In sum, we posit that when individuals encounter extremely high attribute values, a natural basis for categorization is whether an item is perfect or not. If an item with a perfect attribute or rating is categorized separately, the evaluative distance between it and a near-perfect item will be exaggerated. Four experiments document this perfection premium in decision making and social perception contexts and implicate categorization as an underlying mechanism for this effect.
Study 1
Study 1 provides an initial demonstration of the perfection premium. Given that companies routinely make claims about their products’ perfect (e.g., “all-natural ingredients,” “100% juice”) or near-perfect (e.g., “99.44% pure,” “98% aloe vera”) performance or attributes, we utilize a decision-making context for this study.
Method
Across studies, we analyzed the data after all responses were collected, and we report all data exclusions, manipulations, and measures related to our hypothesis testing. Manipulations and measures for all studies appear in the Supplementary Online Appendix. Data and code for all studies are available on Open Science Framework (OSF, https://osf.io/y2p3b/ ). Sample sizes were determined in advance based on logistical and financial constraints.

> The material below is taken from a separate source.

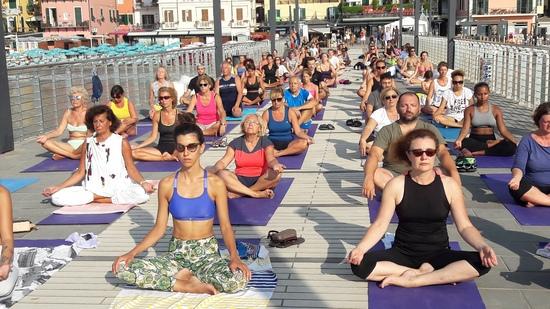 essere-free-yoga-gratuito-benessere-per-tutti-village-citta-visit-alassio-estate-lucia-ragazzi-summer-town-sport-wellness-coni-cnsl-libertas-pizzorno-musacchia-liguria-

Participants were 450 people (60.2% female, M age = 43.35 years) recruited through a paid online panel (Dynata). The instructions informed participants that they were planning to bake a dessert and were considering two bars of unsweetened baking chocolate, Baking Bar A and Baking Bar B. Bar A was priced 20 cents lower than Bar B ($3.65 vs. $3.85). However, Bar B always contained exactly one percentage point more of pure ingredients, creating a price–quality trade-off.
Participants were randomly assigned to one of three conditions. Those in the perfect condition read that Bar A contained 99% pure ingredients, but Bar B contained 100% pure ingredients. In the higher of the two near-perfect conditions, Bars A and B were 98% and 99% pure, respectively. In the lower of the two near-perfect conditions, Bars A and B were 97% and 98% pure, respectively. Thus, in terms of purity, the superior option (i.e., Bar B) attained perfection in the perfect condition but not in the two near-perfect conditions.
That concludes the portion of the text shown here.